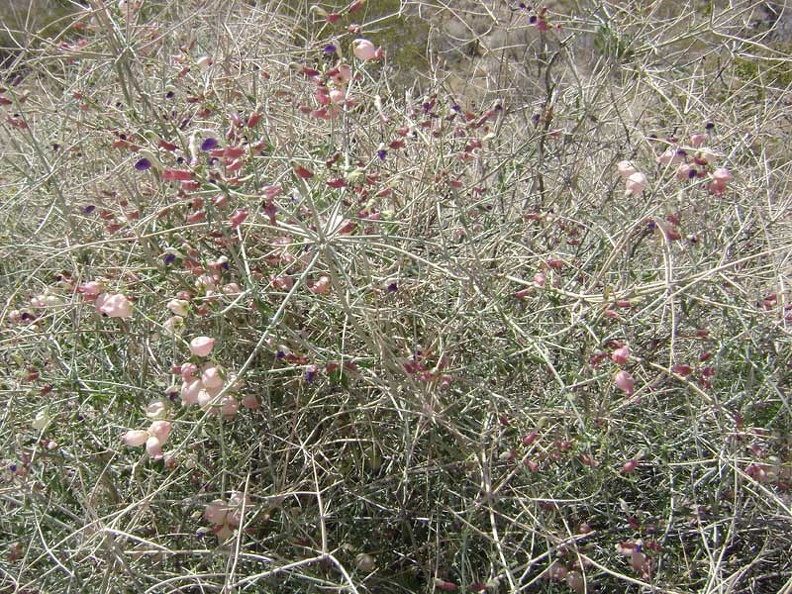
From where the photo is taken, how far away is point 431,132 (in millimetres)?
1732

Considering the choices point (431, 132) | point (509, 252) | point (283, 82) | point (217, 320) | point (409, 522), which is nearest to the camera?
point (217, 320)

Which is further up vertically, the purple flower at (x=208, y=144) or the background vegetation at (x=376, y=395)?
the purple flower at (x=208, y=144)

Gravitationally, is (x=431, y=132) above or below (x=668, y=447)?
above

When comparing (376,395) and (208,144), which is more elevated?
(208,144)

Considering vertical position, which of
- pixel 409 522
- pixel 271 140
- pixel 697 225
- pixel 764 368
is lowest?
pixel 409 522

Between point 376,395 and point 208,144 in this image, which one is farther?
point 376,395

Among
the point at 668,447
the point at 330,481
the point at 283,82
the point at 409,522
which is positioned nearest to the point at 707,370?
the point at 668,447

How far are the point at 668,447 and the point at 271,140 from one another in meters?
1.01

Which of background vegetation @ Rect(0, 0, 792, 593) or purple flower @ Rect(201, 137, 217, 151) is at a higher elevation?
purple flower @ Rect(201, 137, 217, 151)

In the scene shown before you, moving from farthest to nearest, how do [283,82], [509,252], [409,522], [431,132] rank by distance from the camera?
1. [283,82]
2. [431,132]
3. [509,252]
4. [409,522]

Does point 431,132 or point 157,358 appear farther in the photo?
point 431,132

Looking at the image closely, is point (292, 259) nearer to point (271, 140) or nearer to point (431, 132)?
point (271, 140)

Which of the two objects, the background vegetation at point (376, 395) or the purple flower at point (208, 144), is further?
the background vegetation at point (376, 395)

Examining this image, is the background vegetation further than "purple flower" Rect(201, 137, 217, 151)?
Yes
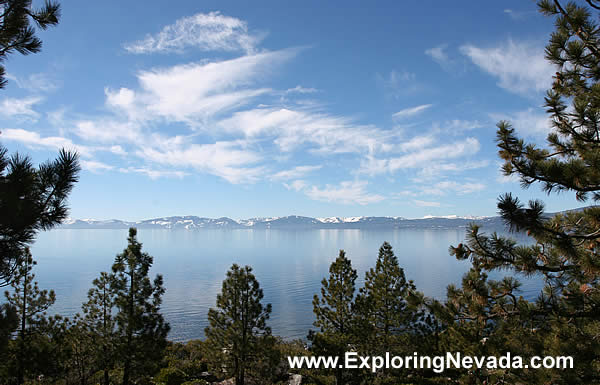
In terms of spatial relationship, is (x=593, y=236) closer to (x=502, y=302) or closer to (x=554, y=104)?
(x=502, y=302)

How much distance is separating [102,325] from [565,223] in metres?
17.7

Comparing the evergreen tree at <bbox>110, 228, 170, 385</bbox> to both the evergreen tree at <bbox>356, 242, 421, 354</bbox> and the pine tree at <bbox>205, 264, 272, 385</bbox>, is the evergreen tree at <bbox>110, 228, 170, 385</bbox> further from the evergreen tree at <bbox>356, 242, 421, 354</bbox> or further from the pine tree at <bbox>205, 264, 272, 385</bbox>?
the evergreen tree at <bbox>356, 242, 421, 354</bbox>

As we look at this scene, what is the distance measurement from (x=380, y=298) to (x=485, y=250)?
1606cm

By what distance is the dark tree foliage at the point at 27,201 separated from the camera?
15.0 ft

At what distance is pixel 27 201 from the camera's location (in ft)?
15.5

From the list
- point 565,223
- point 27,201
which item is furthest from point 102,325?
point 565,223

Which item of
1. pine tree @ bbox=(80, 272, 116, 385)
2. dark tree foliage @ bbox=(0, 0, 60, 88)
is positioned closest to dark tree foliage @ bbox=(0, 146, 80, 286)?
dark tree foliage @ bbox=(0, 0, 60, 88)

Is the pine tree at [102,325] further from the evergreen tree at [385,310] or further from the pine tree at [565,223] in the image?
the pine tree at [565,223]

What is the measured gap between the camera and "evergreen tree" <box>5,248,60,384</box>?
39.5ft

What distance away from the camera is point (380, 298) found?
2077cm

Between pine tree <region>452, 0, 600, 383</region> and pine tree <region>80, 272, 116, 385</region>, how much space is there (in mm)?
15423

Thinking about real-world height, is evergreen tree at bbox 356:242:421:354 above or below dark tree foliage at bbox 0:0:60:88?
below

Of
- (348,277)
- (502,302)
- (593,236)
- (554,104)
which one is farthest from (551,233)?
(348,277)

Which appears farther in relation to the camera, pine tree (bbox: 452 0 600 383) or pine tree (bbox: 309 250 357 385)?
pine tree (bbox: 309 250 357 385)
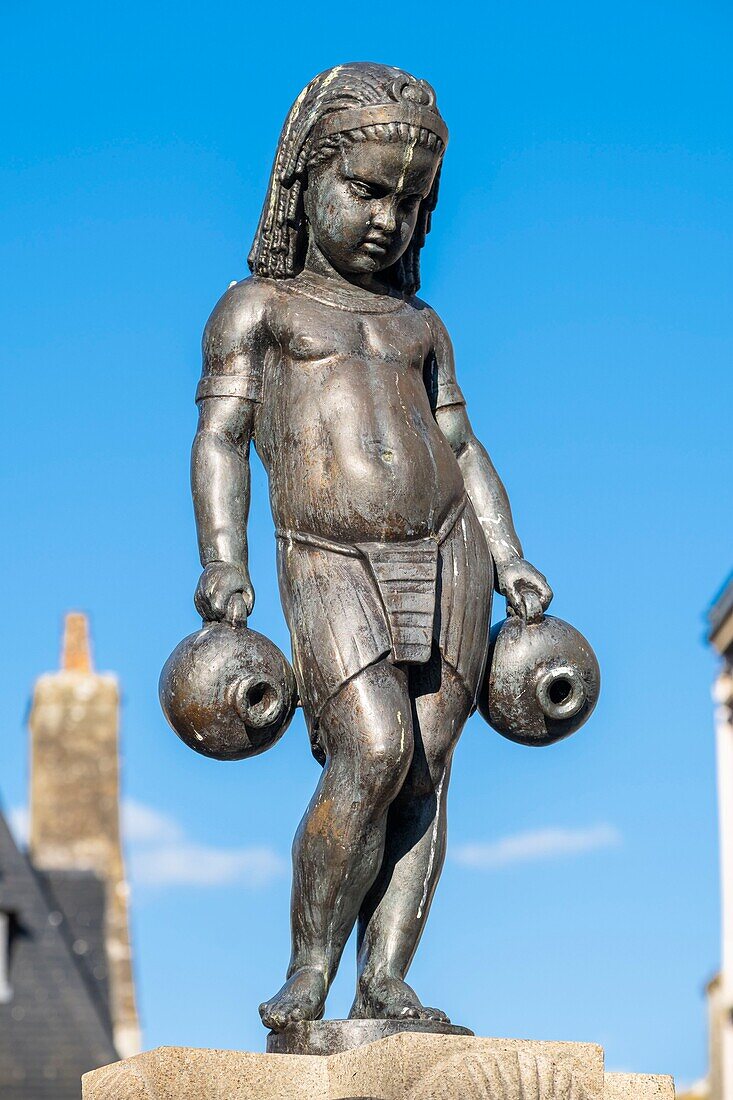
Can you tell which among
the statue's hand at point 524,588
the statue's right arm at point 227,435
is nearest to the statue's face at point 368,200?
the statue's right arm at point 227,435

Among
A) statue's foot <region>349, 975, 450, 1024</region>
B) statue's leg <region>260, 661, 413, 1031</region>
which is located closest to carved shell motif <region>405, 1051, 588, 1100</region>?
statue's foot <region>349, 975, 450, 1024</region>

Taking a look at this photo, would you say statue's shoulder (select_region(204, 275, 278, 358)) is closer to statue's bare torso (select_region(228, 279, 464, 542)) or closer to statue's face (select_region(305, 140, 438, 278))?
statue's bare torso (select_region(228, 279, 464, 542))

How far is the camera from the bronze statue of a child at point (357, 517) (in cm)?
831

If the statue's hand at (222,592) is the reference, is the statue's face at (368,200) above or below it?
above

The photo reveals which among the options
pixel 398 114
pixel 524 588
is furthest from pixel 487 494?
pixel 398 114

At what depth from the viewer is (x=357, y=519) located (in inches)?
335

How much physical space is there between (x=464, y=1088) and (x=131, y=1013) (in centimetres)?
3269

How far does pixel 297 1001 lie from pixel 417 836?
2.68ft

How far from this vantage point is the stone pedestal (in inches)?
300

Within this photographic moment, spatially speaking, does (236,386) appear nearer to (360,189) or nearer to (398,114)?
(360,189)

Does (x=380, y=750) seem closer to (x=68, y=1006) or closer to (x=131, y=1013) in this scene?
(x=68, y=1006)

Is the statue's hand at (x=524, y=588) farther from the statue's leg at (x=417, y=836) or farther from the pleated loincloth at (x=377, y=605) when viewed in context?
the statue's leg at (x=417, y=836)

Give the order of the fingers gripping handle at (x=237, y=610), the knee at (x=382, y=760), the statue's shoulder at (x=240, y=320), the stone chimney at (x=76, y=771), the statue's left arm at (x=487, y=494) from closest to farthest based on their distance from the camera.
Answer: the knee at (x=382, y=760), the fingers gripping handle at (x=237, y=610), the statue's shoulder at (x=240, y=320), the statue's left arm at (x=487, y=494), the stone chimney at (x=76, y=771)

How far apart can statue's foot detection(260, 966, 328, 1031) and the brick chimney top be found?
37574 mm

§

§ **TASK TO COMPLETE**: Verbatim reproduction of every record is required; images are left out.

§ **FINAL ANSWER**:
From where the photo is taken, how far away is point 431,132 (in millimetres)?
1732

Considering the choices point (431, 132) | point (509, 252) | point (283, 82) | point (217, 320) | point (409, 522), which is nearest to the camera?
point (217, 320)

Which is further up vertically, the purple flower at (x=208, y=144) or the background vegetation at (x=376, y=395)?
the purple flower at (x=208, y=144)

Gravitationally, is (x=431, y=132) above or below (x=668, y=447)?
above

When comparing (376,395) and (208,144), which is more elevated?
(208,144)

Considering vertical position, which of
- pixel 409 522
- pixel 271 140
- pixel 697 225
- pixel 764 368
is lowest?
pixel 409 522

Between point 376,395 and point 208,144 in this image, which one is farther?
point 376,395

Among
the point at 668,447
the point at 330,481
the point at 283,82
the point at 409,522
which is positioned nearest to the point at 707,370?
the point at 668,447

How far are the point at 668,447 and the point at 271,140 from one another in meters?
1.01

Which of background vegetation @ Rect(0, 0, 792, 593) or purple flower @ Rect(201, 137, 217, 151) is at a higher elevation?
purple flower @ Rect(201, 137, 217, 151)

In the scene shown before you, moving from farthest to nearest, how do [283,82], [509,252], [409,522], [431,132] rank by distance from the camera?
1. [283,82]
2. [431,132]
3. [509,252]
4. [409,522]

Does point 431,132 or point 157,358 appear farther in the photo?
point 431,132

Looking at the image closely, is point (292, 259) nearer to point (271, 140) or nearer to point (431, 132)?
point (271, 140)

Which of the two objects, the background vegetation at point (376, 395) or the purple flower at point (208, 144), is further?
the background vegetation at point (376, 395)

Examining this image, is the background vegetation further than "purple flower" Rect(201, 137, 217, 151)?
Yes
In terms of spatial relationship, is (x=593, y=236) closer to (x=502, y=302) or closer to (x=554, y=104)?
(x=502, y=302)

How much distance is separating [102,325] from [565,223] in metres?
17.7

Comparing the evergreen tree at <bbox>110, 228, 170, 385</bbox> to both the evergreen tree at <bbox>356, 242, 421, 354</bbox> and the pine tree at <bbox>205, 264, 272, 385</bbox>, is the evergreen tree at <bbox>110, 228, 170, 385</bbox> further from the evergreen tree at <bbox>356, 242, 421, 354</bbox> or further from the pine tree at <bbox>205, 264, 272, 385</bbox>?
the evergreen tree at <bbox>356, 242, 421, 354</bbox>

As we look at this scene, what is the distance measurement from (x=380, y=298) to (x=485, y=250)?
1606cm

By what distance is the dark tree foliage at the point at 27,201 separated from the camera?
15.0 ft

At what distance is pixel 27 201 from the camera's location (in ft)?
15.5

From the list
- point 565,223
- point 27,201
which item is furthest from point 102,325?
point 565,223

Which item of
1. pine tree @ bbox=(80, 272, 116, 385)
2. dark tree foliage @ bbox=(0, 0, 60, 88)
is positioned closest to dark tree foliage @ bbox=(0, 146, 80, 286)?
dark tree foliage @ bbox=(0, 0, 60, 88)

Is the pine tree at [102,325] further from the evergreen tree at [385,310] or further from the pine tree at [565,223] in the image?
the pine tree at [565,223]

What is the measured gap between the camera and "evergreen tree" <box>5,248,60,384</box>?
39.5ft

What distance away from the camera is point (380, 298) found?
2077cm

Between pine tree <region>452, 0, 600, 383</region> and pine tree <region>80, 272, 116, 385</region>, how much space is there (in mm)?
15423

Thinking about real-world height, is evergreen tree at bbox 356:242:421:354 above or below dark tree foliage at bbox 0:0:60:88?
below

Of
- (348,277)
- (502,302)
- (593,236)
- (554,104)
which one is farthest from (551,233)?
(348,277)

Which appears farther in relation to the camera, pine tree (bbox: 452 0 600 383) or pine tree (bbox: 309 250 357 385)?
pine tree (bbox: 309 250 357 385)
Can you tell which among
the statue's hand at point 524,588
the statue's right arm at point 227,435
is nearest to the statue's face at point 368,200?
the statue's right arm at point 227,435

Among
A) statue's foot <region>349, 975, 450, 1024</region>
B) statue's leg <region>260, 661, 413, 1031</region>
which is located closest to carved shell motif <region>405, 1051, 588, 1100</region>?
statue's foot <region>349, 975, 450, 1024</region>

Taking a look at this photo, would you say statue's shoulder (select_region(204, 275, 278, 358)) is closer to statue's bare torso (select_region(228, 279, 464, 542)) or closer to statue's face (select_region(305, 140, 438, 278))?
statue's bare torso (select_region(228, 279, 464, 542))

How far is the camera from the bronze statue of a child at point (357, 517) (in cm)?
831

If the statue's hand at (222,592) is the reference, is the statue's face at (368,200) above or below it?
above

The photo reveals which among the options
pixel 398 114
pixel 524 588
is furthest from pixel 487 494?
pixel 398 114

At what depth from the viewer is (x=357, y=519) located (in inches)?
335

How much physical space is there between (x=464, y=1088) and (x=131, y=1013) (in centimetres)?
3269

How far does pixel 297 1001 lie from pixel 417 836?
2.68ft

How far from this vantage point is the stone pedestal (in inches)?
300

Within this photographic moment, spatially speaking, does (236,386) appear nearer to (360,189) or nearer to (398,114)?
(360,189)

Does (x=380, y=750) seem closer to (x=68, y=1006) or closer to (x=131, y=1013) in this scene?
(x=68, y=1006)

Is the statue's hand at (x=524, y=588) farther from the statue's leg at (x=417, y=836) or farther from the pleated loincloth at (x=377, y=605) when viewed in context?
the statue's leg at (x=417, y=836)

Give the order of the fingers gripping handle at (x=237, y=610), the knee at (x=382, y=760), the statue's shoulder at (x=240, y=320), the stone chimney at (x=76, y=771), the statue's left arm at (x=487, y=494) from closest to farthest based on their distance from the camera.
Answer: the knee at (x=382, y=760), the fingers gripping handle at (x=237, y=610), the statue's shoulder at (x=240, y=320), the statue's left arm at (x=487, y=494), the stone chimney at (x=76, y=771)

How far apart can statue's foot detection(260, 966, 328, 1031) and the brick chimney top be found?
37574 mm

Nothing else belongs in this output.